Openverse
Openverse

[Carlos Castelo]

Tenho o hábito de anotar num bloquinho, três ou quatro livros para trazer das minhas incursões turísticas. Não mais do que isso para não pesar na bagagem. Numa ida a Portugal, um deles era As Crónicas, de António Lobo Antunes. Para os que não sabem, o escritor foi um prolífico (e excelente) cronista. Mantém em tais registros, inclusive, seu modo muito particular de criar parágrafos, usando minúsculas na abertura, a fim de causar um efeito de estranhamento nos leitores.

Só conhecia o material de Lobo Antunes nesse gênero de ficar bicando, aqui e ali, textos seus soltos pela internet. Queria lê-los na íntegra, a fim de compor um melhor juízo.
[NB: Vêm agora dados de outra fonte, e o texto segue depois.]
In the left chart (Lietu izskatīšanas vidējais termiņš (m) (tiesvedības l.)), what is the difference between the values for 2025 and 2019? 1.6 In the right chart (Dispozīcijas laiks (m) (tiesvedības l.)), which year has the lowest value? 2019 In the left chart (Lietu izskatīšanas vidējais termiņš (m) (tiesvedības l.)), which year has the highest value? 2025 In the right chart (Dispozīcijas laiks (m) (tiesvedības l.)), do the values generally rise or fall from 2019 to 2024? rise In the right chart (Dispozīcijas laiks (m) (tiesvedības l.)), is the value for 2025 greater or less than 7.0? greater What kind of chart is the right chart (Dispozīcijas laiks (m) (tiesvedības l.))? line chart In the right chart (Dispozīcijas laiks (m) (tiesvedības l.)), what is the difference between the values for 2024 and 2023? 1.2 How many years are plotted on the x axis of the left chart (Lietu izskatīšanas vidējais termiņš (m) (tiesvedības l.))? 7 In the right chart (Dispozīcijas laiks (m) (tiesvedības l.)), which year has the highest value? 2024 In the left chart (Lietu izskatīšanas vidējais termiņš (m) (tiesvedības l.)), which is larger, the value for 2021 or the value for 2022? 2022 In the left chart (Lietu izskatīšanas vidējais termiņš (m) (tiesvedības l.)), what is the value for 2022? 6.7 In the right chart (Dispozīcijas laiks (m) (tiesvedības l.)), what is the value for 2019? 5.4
Ao chegar em Lisboa fui tomado pelos compromissos de terceiros. Era fundamental ver tal museu, essencial provar as ameijoas de um certo restaurante, ouvir o fado no Beco dos Embuçados.

Fui em todos os apontamentos e não me queixo. A questão é que, como sempre em meus périplos, as empreitadas literárias acabam ficando para os últimos dias. No apagar das luzes, porém, meus acompanhantes também têm suas derradeiras coisinhas a fazer: comprar aquele recuerdo, visitar uma tia, voltar a um local que merece bis. Então, sempre devo entrar numa livraria, ou sebo, procurar a lista e sair fora como um raio.

Ora, não é assim que um cidadão civilizado frequenta uma casa de livros. Como se estivesse praticando um assalto a banco, com um carro lhe esperando, de motor ligado, à porta do estabelecimento.

No entanto, foi desse modo que adentrei na livraria Buchholz: uma lista à mão, um deadline no relógio. Para não perder tempo entreguei logo o papelzinho à atendente. Disse-lhe que tinha muita pressa.

A moça saiu a caçar os títulos pelas prateleiras. Poucos minutos depois, já trazia três dos quatro itens desejados.

– Qual deles não tens? – perguntei na segunda pessoa do lusitano e do maranhense.

Ela sorriu e disse:

– Há apenas três, o quarto é um borrão.

Por sobre as anotações do livro de Lobo Antunes, havia uma mancha do vinho que tomáramos com as ameijoas. No meio da minha surpresa, ainda se agregou a buzina do carro dos “assaltantes” lá fora.

– Recordaste, por acaso, do título? –  a moça falou, solícita.

A mistura de constrangimento, pressão para ser veloz, e raiva, se mesclou formando uma enorme névoa em meus neurônios. Não consegui mais lembrar que livro, nem mesmo que autor, estava por baixo da maldita nódoa. Fiquei como um basbaque mirando a parede, sem reação alguma.

Após alguns instantes de languidez, sai do estado de torpor. Peguei as brochuras da mão da senhorita, fui ao caixa, paguei, e saltei no veículo. Só faltou pedir que ninguém me olhasse ou eu os mataria.

Por sorte, Deus e Santa Luzia protegem os escritores. Chegando a São Paulo descobri a versão digital de As Crónicas, de António Lobo Antunes. Pode não ter o charme de ter sido adquirida numa livraria histórica lisboeta, mas já li mais da metade do material. E a admiração pelo Lobo Antunes cronista só cresceu, ó pá.